[START DATA ENTRIES]
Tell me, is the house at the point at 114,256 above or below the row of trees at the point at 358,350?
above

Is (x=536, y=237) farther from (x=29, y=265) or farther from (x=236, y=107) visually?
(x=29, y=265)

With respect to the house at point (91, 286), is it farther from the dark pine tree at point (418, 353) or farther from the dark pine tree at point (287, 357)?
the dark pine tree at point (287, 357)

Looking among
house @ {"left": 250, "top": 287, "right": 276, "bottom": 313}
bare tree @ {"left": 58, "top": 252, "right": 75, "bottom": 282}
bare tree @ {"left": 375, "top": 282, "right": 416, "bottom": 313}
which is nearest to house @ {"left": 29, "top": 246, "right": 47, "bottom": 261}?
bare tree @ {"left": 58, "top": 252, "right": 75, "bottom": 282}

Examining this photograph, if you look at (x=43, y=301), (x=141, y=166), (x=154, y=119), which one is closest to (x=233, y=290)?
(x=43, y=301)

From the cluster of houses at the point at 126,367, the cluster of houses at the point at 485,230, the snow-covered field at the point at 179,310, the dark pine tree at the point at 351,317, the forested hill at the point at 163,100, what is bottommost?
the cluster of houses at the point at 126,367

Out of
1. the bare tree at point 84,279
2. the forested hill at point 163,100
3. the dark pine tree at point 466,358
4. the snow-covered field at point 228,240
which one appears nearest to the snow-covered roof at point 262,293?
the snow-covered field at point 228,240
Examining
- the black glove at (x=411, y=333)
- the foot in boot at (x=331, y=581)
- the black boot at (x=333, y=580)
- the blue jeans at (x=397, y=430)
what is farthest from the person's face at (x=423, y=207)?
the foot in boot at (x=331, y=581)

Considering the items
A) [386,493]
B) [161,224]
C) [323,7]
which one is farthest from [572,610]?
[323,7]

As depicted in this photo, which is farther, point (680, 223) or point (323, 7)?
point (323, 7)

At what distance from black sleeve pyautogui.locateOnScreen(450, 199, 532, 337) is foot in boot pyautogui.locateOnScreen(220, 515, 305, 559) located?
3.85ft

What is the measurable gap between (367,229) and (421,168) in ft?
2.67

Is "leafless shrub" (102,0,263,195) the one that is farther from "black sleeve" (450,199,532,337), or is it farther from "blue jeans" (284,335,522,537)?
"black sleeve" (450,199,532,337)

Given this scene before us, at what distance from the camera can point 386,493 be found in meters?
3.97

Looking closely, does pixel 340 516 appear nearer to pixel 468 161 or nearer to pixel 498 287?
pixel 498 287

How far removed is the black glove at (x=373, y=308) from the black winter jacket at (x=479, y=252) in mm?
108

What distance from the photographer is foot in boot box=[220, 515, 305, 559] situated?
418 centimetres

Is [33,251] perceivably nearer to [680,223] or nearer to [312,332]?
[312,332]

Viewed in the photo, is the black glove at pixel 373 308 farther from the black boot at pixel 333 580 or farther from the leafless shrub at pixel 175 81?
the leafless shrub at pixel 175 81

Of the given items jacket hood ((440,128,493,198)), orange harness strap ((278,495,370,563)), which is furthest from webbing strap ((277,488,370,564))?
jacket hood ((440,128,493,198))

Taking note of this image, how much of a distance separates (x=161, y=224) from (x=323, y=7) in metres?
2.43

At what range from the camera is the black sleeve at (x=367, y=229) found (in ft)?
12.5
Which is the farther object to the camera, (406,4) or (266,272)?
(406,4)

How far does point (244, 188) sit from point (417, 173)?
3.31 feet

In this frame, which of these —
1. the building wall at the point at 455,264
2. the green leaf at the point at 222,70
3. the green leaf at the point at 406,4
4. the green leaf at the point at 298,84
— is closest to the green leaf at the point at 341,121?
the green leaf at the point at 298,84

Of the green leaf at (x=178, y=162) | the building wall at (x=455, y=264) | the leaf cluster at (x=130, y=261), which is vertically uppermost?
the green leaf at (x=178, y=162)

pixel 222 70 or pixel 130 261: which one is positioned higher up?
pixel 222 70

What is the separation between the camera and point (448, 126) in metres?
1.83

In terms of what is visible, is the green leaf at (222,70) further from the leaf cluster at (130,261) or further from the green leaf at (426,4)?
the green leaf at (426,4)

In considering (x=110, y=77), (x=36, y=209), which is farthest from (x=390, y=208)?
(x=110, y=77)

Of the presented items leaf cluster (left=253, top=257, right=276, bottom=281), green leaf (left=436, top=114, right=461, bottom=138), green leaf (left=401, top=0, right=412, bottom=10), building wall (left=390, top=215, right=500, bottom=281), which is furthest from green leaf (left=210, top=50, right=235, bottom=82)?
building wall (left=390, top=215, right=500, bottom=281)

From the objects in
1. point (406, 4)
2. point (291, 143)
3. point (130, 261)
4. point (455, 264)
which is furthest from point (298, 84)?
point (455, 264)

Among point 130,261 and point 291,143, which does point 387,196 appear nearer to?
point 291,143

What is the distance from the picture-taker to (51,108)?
[END DATA ENTRIES]
● TASK TO CARRY OUT
Select every line in the data above that contains the word "snow". Matches must have the same uppercase and lowercase letters.

● EXERCISE RESPONSE
From the cluster of houses at the point at 126,367, the cluster of houses at the point at 485,230, the snow-covered field at the point at 179,310, the dark pine tree at the point at 351,317, the forested hill at the point at 163,100, what is bottommost?
4. the snow-covered field at point 228,240
which one appears nearest to the snow-covered roof at point 262,293?
the snow-covered field at point 228,240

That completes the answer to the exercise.